There is a new complication in Covid19 patients, specially young children:
“82 children with Kawasaki-like syndrome in New York City, an increase of 30 cases since yesterday.” One should know “scientists haven’t found an exact cause for Kawasaki disease. It might be linked to genes, viruses, bacteria, and other things in the world around a child, such as chemicals and irritants.”
This is not Kawasaki as this article notes !
- shock — in which patients need medication to maintain blood pressure and intensive care unit treatment — may be the critical differentiator between this and traditional Kawasaki disease. Choueiter noted fewer than 5% of patients with Kawasaki disease present with shock.”
- These patients also have low lymphocyte counts, whereas traditional Kawasaki disease comes with a high count.
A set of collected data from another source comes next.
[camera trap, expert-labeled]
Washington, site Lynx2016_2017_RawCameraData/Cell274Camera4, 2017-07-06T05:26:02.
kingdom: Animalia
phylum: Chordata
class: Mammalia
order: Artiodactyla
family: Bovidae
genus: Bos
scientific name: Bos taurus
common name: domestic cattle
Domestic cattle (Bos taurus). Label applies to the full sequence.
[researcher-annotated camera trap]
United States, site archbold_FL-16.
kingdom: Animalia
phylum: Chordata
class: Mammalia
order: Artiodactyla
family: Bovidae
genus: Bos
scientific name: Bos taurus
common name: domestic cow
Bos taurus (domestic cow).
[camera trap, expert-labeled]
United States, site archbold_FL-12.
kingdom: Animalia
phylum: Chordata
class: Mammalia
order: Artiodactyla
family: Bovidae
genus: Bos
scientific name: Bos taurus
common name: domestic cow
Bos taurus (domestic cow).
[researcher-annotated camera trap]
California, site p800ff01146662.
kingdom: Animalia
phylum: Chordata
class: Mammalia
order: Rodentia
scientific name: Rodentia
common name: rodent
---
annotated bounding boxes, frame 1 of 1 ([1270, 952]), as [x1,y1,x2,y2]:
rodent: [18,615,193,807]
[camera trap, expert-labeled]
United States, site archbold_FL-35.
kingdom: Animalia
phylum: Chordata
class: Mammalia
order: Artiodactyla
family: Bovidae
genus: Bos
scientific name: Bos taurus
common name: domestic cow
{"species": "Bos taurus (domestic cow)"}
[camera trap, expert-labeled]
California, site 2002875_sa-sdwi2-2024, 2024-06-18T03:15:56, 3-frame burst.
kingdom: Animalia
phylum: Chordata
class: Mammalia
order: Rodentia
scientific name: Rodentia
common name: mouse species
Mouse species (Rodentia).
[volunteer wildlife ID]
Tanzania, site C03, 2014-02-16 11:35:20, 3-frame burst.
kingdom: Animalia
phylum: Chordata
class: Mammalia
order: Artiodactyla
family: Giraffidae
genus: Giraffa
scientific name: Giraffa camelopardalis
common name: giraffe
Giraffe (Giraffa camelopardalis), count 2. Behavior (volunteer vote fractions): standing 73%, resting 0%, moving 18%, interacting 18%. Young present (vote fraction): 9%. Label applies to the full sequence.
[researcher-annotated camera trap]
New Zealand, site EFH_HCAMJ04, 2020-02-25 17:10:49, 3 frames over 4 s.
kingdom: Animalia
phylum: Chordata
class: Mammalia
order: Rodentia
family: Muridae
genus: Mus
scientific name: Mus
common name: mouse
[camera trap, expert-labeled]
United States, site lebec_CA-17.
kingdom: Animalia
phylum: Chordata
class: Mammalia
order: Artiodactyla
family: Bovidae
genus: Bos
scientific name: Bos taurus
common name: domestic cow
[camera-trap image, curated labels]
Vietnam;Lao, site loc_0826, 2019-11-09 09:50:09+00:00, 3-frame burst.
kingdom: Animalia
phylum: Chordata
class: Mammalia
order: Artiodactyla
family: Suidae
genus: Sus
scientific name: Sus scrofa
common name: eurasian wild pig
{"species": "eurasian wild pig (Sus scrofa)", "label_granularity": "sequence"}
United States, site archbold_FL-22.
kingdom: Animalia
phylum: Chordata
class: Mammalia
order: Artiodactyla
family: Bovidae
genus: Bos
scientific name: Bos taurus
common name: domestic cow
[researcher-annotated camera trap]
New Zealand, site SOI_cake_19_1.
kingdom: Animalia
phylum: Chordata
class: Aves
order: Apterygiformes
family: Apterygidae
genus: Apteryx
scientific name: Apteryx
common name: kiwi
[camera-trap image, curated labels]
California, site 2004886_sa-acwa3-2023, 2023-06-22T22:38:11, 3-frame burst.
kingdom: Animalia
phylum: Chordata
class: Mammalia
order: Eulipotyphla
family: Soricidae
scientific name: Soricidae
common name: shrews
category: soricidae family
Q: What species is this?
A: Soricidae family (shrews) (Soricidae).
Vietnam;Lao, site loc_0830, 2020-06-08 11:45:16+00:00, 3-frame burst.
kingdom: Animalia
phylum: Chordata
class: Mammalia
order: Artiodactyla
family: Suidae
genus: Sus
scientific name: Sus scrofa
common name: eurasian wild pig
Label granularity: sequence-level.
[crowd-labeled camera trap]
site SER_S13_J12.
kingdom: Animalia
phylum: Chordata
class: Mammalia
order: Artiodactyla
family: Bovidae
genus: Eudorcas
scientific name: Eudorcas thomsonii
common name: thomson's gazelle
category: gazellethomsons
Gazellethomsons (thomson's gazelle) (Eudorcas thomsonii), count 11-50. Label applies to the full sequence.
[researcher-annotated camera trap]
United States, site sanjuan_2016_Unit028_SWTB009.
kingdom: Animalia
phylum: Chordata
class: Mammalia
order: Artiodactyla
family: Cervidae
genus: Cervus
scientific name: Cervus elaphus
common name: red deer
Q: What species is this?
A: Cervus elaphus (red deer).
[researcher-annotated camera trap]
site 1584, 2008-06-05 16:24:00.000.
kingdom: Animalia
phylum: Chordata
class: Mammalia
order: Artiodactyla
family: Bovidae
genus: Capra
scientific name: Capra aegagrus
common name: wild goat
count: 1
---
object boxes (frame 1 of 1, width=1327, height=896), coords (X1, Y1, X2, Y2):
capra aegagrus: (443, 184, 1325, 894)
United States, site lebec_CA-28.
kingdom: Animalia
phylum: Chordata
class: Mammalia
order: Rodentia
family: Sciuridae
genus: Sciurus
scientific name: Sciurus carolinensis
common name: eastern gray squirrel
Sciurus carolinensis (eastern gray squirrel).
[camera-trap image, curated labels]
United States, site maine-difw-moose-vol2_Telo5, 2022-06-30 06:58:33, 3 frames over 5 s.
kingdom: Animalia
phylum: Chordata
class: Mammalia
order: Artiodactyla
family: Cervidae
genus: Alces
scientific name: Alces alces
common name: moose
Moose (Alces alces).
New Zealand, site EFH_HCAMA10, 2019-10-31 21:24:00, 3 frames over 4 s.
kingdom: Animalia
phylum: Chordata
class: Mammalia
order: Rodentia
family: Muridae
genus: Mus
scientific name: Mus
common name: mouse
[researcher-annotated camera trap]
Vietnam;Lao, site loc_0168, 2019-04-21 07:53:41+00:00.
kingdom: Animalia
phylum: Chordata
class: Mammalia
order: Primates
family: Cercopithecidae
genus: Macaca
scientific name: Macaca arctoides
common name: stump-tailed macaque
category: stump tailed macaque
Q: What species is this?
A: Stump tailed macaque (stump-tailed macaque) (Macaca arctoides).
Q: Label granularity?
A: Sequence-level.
However, Lemierre’s syndrome is known to be caused by anaerobic bacteria, aided by Epstein Barr virus. And it affects young children.
And based on metagenomic sequencing data from 25+ Covid19 patients, I show that:
SARS-Cov2 enables anaerobic bacteria (Prevotella, et al) to colonize the lungs disrupting homeostasis – symptoms (ARDS, septic shock, blood clots, arterial stroke) finds resonance, with key differences, in the ‘forgotten disease’ Lemierre Syndrome, caused by anaerobic bacteria enabled by Epstein Barr Virus
A recent paper (May 13th) outlines An outbreak of severe Kawasaki-like disease at the Italian epicentre of the SARS-CoV-2 epidemic: an observational cohort study & notes the classical symptoms of Kawaski – each of these symptoms I have linked to Lemierre’s syndrome (click for a paper)
“Patients presenting with the classic form had non-exudative conjunctivitis, hand and feet anomalies (ie, erythema or firm induration, or both), and polymorphic rash. Four (80%) of five patients had associated changes of the lips or oral cavity, or both; patient 7 also had laterocervical lymphadenopathy (table 1).”
Thus, considering the common anaerobic bacteria present in Covid19 and Lemierre’s syndrome, it is advised to test for anaerobic bacteria – and if possible for coinfection with EBV in children presenting with what is currently being assumed to be Kawasaki disease.